Proteins are also important in the immune response. There are two types of important proteins the immune system uses to scan the vast network of molecules in our body and determine self from nonself. In the first stage of the immune response, the body recognizes circulating foreign particles (antigens) through antibodies, which are produced by plasma cells (B lymphocytes). The ability of plasma cells to produce millions of different antibodies is inherent from birth; virtually any circulating antigen will be bound by its complementary antibody. Once bound by antibody, the antigen can be either consumed by macrophages or be further bound by mature plasma cells to stimulate the production of even more antibodies. Mature cells are stimulated to divide and form clones, which act as an immunological memory against further attack from identical antigens. Like enzymes, the amino acid sequence of the antibody determines its specificity. The whole recognition and response of plasma cells to a new infection is called the humoral response.

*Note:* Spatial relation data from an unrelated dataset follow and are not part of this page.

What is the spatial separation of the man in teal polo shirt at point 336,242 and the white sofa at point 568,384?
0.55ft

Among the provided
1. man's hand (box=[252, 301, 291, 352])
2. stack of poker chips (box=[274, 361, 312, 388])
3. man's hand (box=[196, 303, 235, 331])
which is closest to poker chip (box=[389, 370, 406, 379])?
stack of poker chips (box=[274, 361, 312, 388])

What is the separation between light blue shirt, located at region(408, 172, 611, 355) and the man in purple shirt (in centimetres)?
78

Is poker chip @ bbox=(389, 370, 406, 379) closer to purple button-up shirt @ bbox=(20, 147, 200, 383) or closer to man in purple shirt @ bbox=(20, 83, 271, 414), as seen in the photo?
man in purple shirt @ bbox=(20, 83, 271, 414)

The second stage of immune response is called the cellular immune response. In the cellular response, T lymphocytes (killer T cells) bind to foreign particles displayed on the surface of cells and destroy the contaminated cell. Helper T cells also bind to the foreign particles displayed on the surface of cells and stimulate the humoral response by helping plasma cells to proliferate. Why is the cellular response necessary if antibodies can recognize antigens and mark them for destruction? The answer lies in the fact that many of the viruses and bacteria that invade the body are found in greater concentrations within cells, preventing antibodies from reaching them. The immune system has adapted to this problem by cutting some of the foreign particles up into peptides to be displayed at the surface of the infected cell by a protein known as the major histocompatibility complex (MHC). Killer and helper T cells are specialized for recognizing peptides bound to these proteins, increasing the speed and effectiveness of the immune response.